Q & A With Chilean Poet Christian Formoso
On Oct. 4, Chilean writer and poet Christian Formoso visited WHS and spoke to upper level Spanish and literature classes. He has published six books of poetry, and won several national prizes for his work.
Formoso’s poems are imbued with the unique history and culture of his hometown, Punta Arenas. This city is the southernmost in the world, and the violent storms and climate caused great hardship for settlers throughout the centuries. Growing up near a historic cemetery where many of these courageous immigrants were buried, much of Formoso’s poetry seeks to tell the stories of their lives and deaths, struggles and aspirations. In addition, his poetry reflects issues in modern and historical Chile and throughout the world.

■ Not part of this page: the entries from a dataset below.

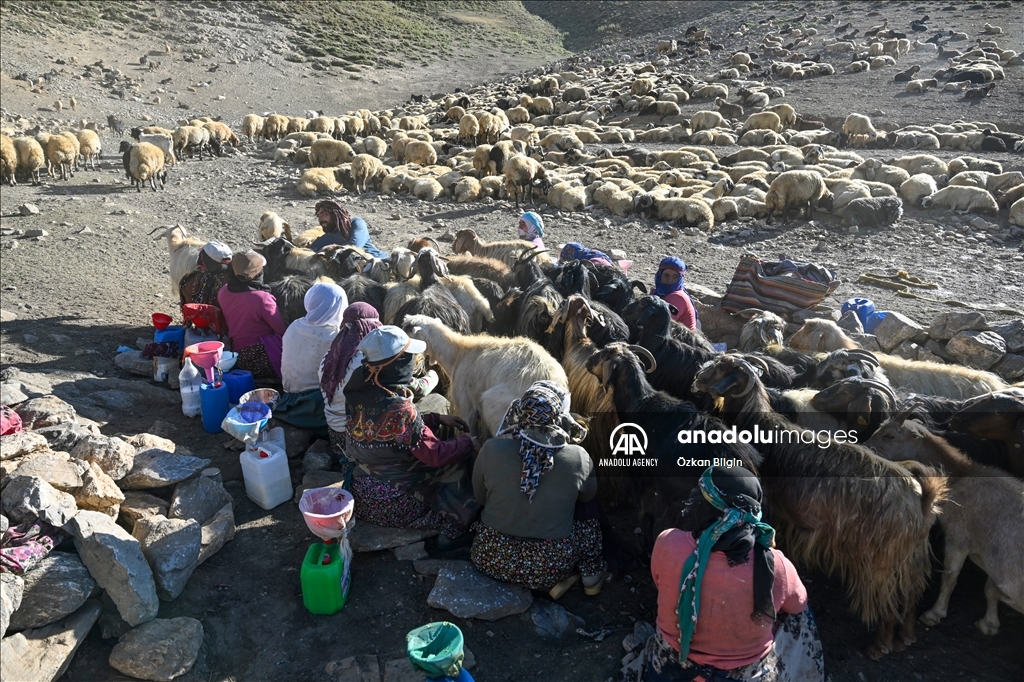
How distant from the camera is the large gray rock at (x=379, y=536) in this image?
3695 mm

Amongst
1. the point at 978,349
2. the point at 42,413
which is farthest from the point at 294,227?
the point at 978,349

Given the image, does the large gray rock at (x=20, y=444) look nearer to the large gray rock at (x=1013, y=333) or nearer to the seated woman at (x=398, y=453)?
the seated woman at (x=398, y=453)

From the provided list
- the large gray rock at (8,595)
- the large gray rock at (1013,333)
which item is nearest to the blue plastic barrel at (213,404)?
the large gray rock at (8,595)

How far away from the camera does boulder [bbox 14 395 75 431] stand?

Staff writers Rachel Wood and Amber Swigart spoke to Formoso about his work as an author and poet.
What is your advice for aspiring writers and poets?
CF: It is very difficult to give. When I was young, I wondered what was behind words…[such as] my name…
“I have learned that words have echoes beneath the surface, they have historical connotations, they have vibrations of meaning.”
I would advise that writers should read a lot; reading improves writing and writing improves reading. One influential experience I had when I was trying to become a writer was when I heard another famous Chilean poet. He was 17 when he was exiled and tortured by the government; decades later, he came back and was renown as a poet. I was 19 years old when I went to hear him read some of his poems in my hometown. At that moment he was 39 or so. Afterwards, I went to him, showed him some of my poems, and told him that I wanted to be a poet. He said, “Okay.” He asked me, “What are you, you going to write about?” And I thought, wow, that is the question. It put me in a very difficult position, right?
First, I felt depressed… what am I going to write? But then I started thinking. To know what I’m going to write, I have to know what [came] first, right? And that’s going to be part of my [journey] if I want to write. Then I will feel what I have to say. But, that question was very important to me, because he considered me seriously… he said, “Okay, you are going to write… we are going to make a dialogue …”
“Your relationship with language…must be personal. But, I think that personal language has so many connections.”
And also, [I would advise] an experience like a literary workshop, or a program… you need to read a lot… to live as many lives as [you] can… And that is what my book is about. All those lives and names [in my book] are people… One chapter of the book says, “All of them are mine,” but, that is sort of what poetry [is about].
When people read your poems, is there a message about society or about oneself that you’re hoping they will find?
CF: I write for two reasons. One, on one side of the page, I am one of those people. And I hope that someone else is reading on the other side of the page… I can’t control; I do not want to control the message…
“I want to create a certain experience of language that provides an experience for the reader.”
I’m not sure if the message is the thing that is [most important].
As part of being awarded the Pablo Neruda Prize, do you feel a special connection to Neruda and his work?
CF: I have always felt a special connection to him, and some part of his huge work, which is more than 60 books…I felt a special connection when I was creating my first books, like Cementerio. I feel connected especially to three of his books…. En Ti la Tierra, Canto General, which reshaped the way we used to read history in Latin America, it’s a great book… and Extravagaria, which was published 1958…So I like those three books. I feel very connected to him, not specially for the prize, but the connection… ”My connection with him is with his poetry.”
Are there any themes in society that you would like your readers to think about? [Such as] oppression, the poor, the Chilean indigenous people…
CF: I think that the theme of power…When you read the poems, they often show how power acted, oppressing people. I think that this is one of those particular [themes]…which makes the poems sort of possible to be read somewhere else, which is what I hope [for] and what has been happening.
And, I think that [power] is the biggest [theme] in much of my work, power in history, power in personal relationships, “machismo,”…It’s also about the power that men wield… I do think power is one of the problems in our society and… we can stop [this] problem.
What do you think the inclusion of details about Punta Arena adds to your work and its appeal?
CF: I think that I would not have written anything like what I wrote if I had been born somewhere else. The inclusion of Punta Arena made those particular details [personal]… it is the particular place where I am standing to look at the world…I think the particular details provide a certain [feeling]. But, what I believe is that these details provide a difference [to readers in other locations] but also a similarity in the sense that they are experiencing the universal.
“Maybe their places and histories had different names, but those experiences are in the form of ours…”
We [can] look at that and it helps us [examine] our relationship with history and with the territory.